By the time the first cars approached Kefraya, the convoy stretched for miles in the darkness and had broken up into several groups, according to a number of participants. When the first missile streaked in, what had become a disorganized string of cars turned into a madhouse.

Fawaz Deeba, who runs a grocery store in Marjayoun, said he quickly exited his car when the first explosion occurred. "I stop. I open the door. I hear the noise, then a silence. Then came another bomb," he said.

The second missile, about three minutes after the first, sliced into a car in the middle of the convoy, witnesses said, and by that time everybody understood what was going on. Drivers began to panic as several more missiles crashed in. Some drivers tried to speed away but bumped into their neighbors. Others hit trees.
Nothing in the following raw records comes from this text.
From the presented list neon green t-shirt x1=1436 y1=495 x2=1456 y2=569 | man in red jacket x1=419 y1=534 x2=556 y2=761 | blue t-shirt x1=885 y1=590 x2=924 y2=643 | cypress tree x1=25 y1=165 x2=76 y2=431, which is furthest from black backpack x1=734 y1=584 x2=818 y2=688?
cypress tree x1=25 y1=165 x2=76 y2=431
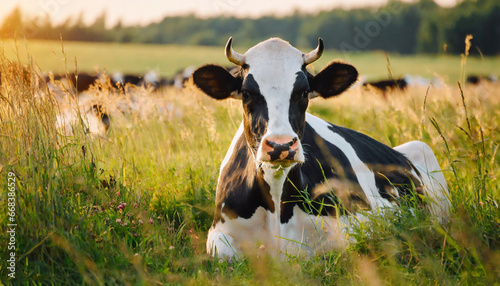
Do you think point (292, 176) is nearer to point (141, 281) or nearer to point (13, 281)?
point (141, 281)

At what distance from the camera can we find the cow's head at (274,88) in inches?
141

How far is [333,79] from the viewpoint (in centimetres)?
459

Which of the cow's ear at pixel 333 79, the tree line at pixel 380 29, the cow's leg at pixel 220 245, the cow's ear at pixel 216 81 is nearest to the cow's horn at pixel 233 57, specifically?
the cow's ear at pixel 216 81

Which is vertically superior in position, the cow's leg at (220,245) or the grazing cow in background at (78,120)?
the grazing cow in background at (78,120)

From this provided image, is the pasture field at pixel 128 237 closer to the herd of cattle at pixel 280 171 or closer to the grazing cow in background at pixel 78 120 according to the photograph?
the grazing cow in background at pixel 78 120

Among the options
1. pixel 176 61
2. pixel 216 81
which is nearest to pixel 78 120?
pixel 216 81

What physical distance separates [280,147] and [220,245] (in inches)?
46.8

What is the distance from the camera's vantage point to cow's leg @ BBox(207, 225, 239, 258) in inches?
163

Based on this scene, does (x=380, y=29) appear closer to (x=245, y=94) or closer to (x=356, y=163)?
(x=356, y=163)

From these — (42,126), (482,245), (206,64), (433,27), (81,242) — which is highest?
(433,27)

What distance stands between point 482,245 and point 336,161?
5.29ft

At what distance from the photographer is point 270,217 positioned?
13.9 ft

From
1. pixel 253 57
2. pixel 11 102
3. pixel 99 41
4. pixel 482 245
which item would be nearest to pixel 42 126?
pixel 11 102

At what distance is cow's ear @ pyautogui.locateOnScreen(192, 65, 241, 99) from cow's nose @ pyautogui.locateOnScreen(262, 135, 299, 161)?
1.06 m
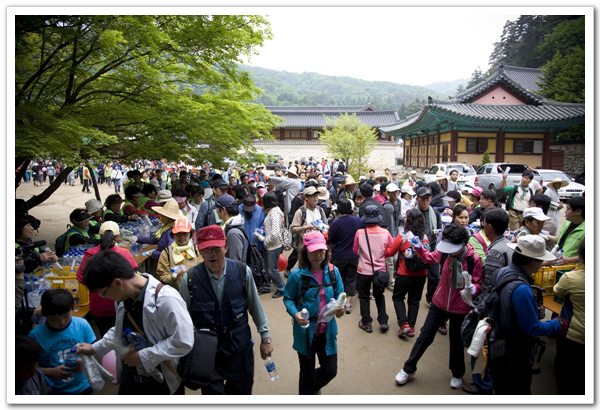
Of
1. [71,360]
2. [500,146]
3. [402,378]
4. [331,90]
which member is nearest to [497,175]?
[500,146]

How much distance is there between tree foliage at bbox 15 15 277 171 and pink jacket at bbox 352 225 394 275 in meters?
3.79

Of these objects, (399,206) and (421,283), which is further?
(399,206)

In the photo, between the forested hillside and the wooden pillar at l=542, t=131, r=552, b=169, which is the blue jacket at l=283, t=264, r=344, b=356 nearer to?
the wooden pillar at l=542, t=131, r=552, b=169

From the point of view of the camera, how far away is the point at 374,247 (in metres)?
4.74

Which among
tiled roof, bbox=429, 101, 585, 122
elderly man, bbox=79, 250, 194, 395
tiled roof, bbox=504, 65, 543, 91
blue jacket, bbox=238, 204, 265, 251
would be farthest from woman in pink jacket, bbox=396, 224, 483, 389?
tiled roof, bbox=504, 65, 543, 91

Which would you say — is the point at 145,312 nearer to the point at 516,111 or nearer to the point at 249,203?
the point at 249,203

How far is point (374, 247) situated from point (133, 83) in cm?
513

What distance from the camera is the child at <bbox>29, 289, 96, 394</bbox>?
109 inches

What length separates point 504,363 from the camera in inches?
110

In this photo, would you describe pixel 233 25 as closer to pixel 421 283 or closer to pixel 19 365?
pixel 421 283

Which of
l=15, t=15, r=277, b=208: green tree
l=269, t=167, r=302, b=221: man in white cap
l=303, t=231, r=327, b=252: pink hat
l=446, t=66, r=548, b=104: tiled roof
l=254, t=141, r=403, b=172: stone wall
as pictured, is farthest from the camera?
l=254, t=141, r=403, b=172: stone wall

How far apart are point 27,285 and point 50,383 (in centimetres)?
145

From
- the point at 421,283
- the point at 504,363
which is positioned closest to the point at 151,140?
the point at 421,283
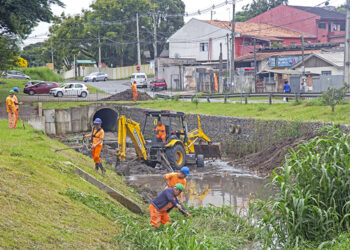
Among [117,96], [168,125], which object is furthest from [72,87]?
[168,125]

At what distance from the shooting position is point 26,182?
10.7m

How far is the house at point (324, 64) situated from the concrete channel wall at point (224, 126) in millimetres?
17406

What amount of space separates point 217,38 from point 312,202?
54389 millimetres

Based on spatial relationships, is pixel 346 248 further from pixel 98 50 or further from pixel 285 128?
pixel 98 50

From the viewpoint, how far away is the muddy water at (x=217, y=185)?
57.7 ft

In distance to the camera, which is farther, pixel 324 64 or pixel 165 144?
pixel 324 64

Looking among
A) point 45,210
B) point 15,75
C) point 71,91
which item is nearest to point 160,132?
point 45,210

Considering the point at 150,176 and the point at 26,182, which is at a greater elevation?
the point at 26,182

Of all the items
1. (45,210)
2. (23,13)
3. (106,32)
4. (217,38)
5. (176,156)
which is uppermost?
(106,32)

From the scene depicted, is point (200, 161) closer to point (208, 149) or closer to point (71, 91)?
point (208, 149)

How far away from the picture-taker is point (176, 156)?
2219 centimetres

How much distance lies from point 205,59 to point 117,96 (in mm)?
23818

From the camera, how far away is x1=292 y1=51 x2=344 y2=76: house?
43781 millimetres

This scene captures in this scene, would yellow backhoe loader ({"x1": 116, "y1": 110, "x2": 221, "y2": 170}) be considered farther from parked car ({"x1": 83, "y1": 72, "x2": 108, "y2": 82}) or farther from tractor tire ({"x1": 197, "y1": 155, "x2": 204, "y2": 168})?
parked car ({"x1": 83, "y1": 72, "x2": 108, "y2": 82})
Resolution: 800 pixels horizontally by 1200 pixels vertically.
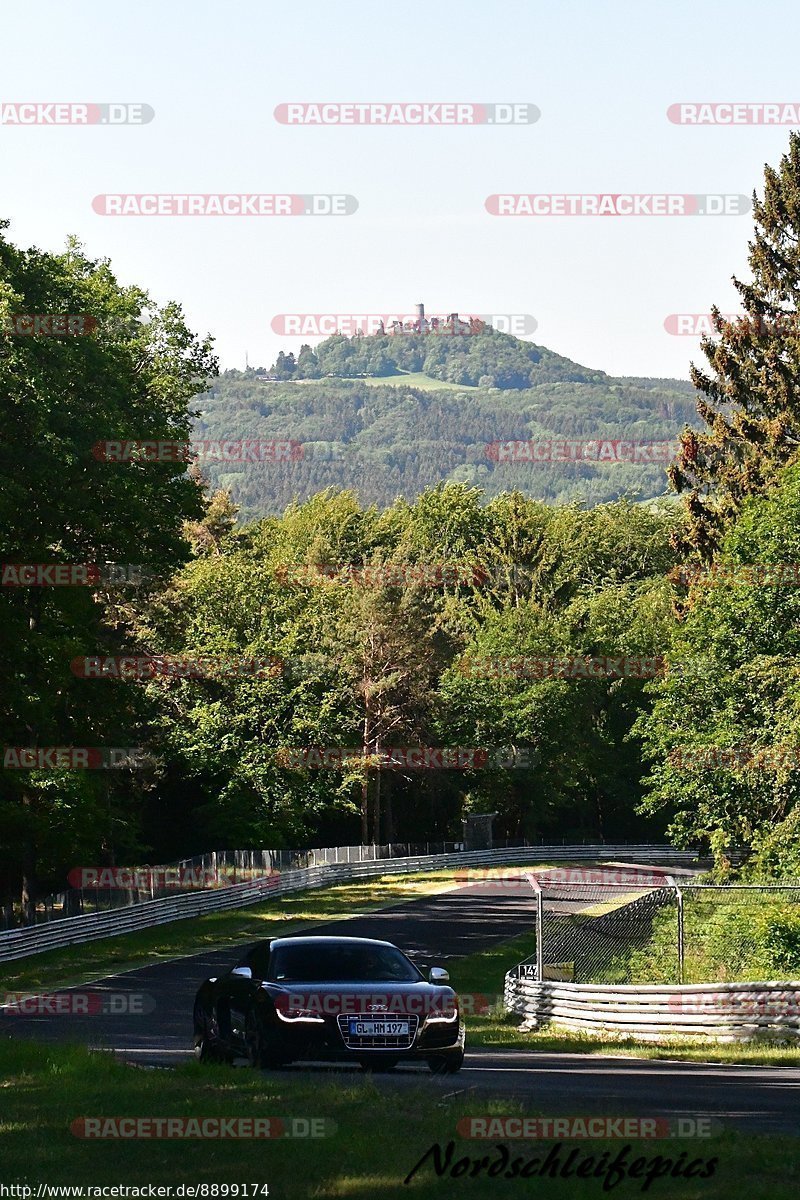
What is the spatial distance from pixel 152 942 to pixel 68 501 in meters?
11.4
People jumped out of their cars and pushed their children into the ditch, holding their hands over their heads.

"It was total chaos," recalled Daher. "Women were weeping. It was awful. There were cars running into each other. They were crashing into trees. It was crazy."

‘I want my dad’
Daher said Elie Salameh, a well-known Marjayoun resident, got out of his car to ask a neighbor for gasoline when the second missile landed, ripping his head, shoulders and chest to shreds. Salameh's 16-year-old daughter, Sally, jumped out and ran toward Daher, he recalled, crying, "I want my dad. I want my dad."

Daoud, meanwhile, was on the ground trying frantically to call Beirut for help. He had one cellphone in each hand, pressing numbers as fast as he could, witnesses said, but the network wouldn't connect.

Daher tried to carry his mother to a nearby field for safety, he said, but she could not bear the pain in her arthritic legs. So he put her back in the passenger seat and waited with her for the attack to end. "We just sat there, not looking at death, but living it," he recalled, sobbing at the memory.

After about seven missiles had landed, the explosions stopped. Silence returned to the Bekaa Valley. After only seconds of peace, it was shattered by cars racing with the wounded toward a hospital at Dib Jenine, about five miles back down the road.

Correspondent Doug Struck in Jerusalem contributed to this report.